1990, Music

I Do Not Want What I Haven’t Got (1990) by Sinead O’Connor

Sinead’s second album is considerably more self-assured and even than her debut, though it’s lacking a bit of the energy of the debut and, also, the pure shock factor of a woman so young seeming like such a self-assured songwriter and performer. And like the debut, it hasn’t dated that well, but that’s sort of to be expected from records from 1990.

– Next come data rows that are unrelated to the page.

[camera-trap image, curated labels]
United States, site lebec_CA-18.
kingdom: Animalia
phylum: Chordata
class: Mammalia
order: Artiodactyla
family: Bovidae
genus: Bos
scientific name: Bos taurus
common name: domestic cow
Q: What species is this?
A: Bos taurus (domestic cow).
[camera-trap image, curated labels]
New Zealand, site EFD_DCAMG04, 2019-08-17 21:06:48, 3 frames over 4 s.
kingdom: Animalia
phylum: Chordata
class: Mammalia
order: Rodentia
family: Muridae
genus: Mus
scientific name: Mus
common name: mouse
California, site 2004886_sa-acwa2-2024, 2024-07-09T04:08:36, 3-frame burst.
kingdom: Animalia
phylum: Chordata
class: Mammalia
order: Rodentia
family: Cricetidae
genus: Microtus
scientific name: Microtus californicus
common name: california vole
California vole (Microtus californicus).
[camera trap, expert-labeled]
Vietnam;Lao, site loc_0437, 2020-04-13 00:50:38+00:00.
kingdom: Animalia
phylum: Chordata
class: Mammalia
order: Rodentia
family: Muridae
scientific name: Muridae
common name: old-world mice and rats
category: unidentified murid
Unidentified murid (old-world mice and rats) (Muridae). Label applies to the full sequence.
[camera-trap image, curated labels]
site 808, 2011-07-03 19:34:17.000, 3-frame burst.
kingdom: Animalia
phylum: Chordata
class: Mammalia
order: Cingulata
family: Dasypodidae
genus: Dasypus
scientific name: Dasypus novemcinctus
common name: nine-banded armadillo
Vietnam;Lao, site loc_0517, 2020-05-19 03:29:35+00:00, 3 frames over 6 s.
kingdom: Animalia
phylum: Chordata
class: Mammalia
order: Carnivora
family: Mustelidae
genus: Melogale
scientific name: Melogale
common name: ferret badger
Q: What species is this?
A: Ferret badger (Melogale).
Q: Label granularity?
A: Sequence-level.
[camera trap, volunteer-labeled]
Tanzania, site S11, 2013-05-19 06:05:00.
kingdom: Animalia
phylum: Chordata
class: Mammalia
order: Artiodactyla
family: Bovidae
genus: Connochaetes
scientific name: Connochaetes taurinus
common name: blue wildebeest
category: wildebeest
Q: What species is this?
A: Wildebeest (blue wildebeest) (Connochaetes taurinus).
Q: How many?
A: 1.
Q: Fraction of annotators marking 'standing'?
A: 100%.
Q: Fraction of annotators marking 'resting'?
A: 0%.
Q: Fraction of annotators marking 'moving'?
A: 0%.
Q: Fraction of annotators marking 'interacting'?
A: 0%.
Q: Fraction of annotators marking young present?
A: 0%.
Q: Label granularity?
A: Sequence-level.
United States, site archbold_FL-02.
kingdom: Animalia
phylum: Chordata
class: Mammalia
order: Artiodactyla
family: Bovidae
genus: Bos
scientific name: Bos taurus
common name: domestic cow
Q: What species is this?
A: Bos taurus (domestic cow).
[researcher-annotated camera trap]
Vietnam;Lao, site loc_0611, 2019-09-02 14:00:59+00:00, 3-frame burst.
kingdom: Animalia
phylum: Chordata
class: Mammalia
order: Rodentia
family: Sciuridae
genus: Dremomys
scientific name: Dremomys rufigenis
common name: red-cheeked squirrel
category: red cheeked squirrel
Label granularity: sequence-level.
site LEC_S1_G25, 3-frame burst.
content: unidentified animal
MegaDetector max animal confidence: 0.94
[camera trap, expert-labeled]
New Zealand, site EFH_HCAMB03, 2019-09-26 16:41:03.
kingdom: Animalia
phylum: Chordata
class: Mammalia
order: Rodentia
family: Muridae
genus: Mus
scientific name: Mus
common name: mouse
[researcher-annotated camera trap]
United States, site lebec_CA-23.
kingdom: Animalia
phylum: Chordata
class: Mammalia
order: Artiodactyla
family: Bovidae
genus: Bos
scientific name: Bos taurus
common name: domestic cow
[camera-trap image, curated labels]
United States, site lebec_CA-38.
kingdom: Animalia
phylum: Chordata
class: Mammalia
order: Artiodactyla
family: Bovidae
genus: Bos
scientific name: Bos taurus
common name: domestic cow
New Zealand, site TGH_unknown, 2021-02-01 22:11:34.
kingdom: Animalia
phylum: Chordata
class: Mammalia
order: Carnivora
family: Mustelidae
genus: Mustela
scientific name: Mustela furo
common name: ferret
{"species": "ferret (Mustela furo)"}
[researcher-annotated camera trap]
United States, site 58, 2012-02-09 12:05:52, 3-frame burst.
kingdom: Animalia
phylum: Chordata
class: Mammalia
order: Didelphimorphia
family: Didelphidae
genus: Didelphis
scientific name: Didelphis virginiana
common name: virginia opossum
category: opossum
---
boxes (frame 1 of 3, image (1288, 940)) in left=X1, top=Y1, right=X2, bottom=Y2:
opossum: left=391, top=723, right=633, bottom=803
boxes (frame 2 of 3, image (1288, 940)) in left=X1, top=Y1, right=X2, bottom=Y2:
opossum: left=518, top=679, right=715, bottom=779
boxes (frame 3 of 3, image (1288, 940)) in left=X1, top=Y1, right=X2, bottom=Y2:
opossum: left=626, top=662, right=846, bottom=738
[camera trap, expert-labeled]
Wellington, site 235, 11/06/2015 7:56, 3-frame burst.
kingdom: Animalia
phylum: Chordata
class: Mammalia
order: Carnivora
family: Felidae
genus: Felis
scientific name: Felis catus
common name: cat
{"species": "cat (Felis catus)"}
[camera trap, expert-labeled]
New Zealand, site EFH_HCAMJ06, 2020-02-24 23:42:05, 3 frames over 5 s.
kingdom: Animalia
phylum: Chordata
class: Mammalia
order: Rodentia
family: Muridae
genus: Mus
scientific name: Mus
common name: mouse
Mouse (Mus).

The songwriting is more consistent than the first time out, in my mind. Specifically I think her lyrics have improved overall, particularly when she criticizes the words of musicians who have romanticized a place she sees as still horribly unequal. Of course, there are some contradictions, perhaps deliberate, such as with the title track which, though it embodies a noble sentiment, is quite at odds with some of the other songs, such as the album’s most famous track and one of only two covers. (I suspect the contradiction is deliberate as I think Sinead is intelligent enough to understand she lives in contradiction like we all do.)

I agree with the sentiment that a few more of the ballads should be A Capella. The title track makes it pretty clear that she can carry any song on its own and, 30 years later, it helps contrast against the somewhat overproduced songs that fill out the record.

It’s not her fault – it was very much the flavour of the time – and the funky drummer all over the album was much less of a cliche in 1990 than it would be in, say, 1997. And the production is much more restrained than it could be. Still, I do think one of my only nitpicks with the record is the production. The album would sound more timeless without the electronic percussion, funky drummer and ’80s keyboards.

But, on the whole, it’s pretty damn good. I do wonder how her career would have unfolded without the Pope picture-ripping and stuff, because she should be viewed as one of the great talents of her era and she definitely isn’t.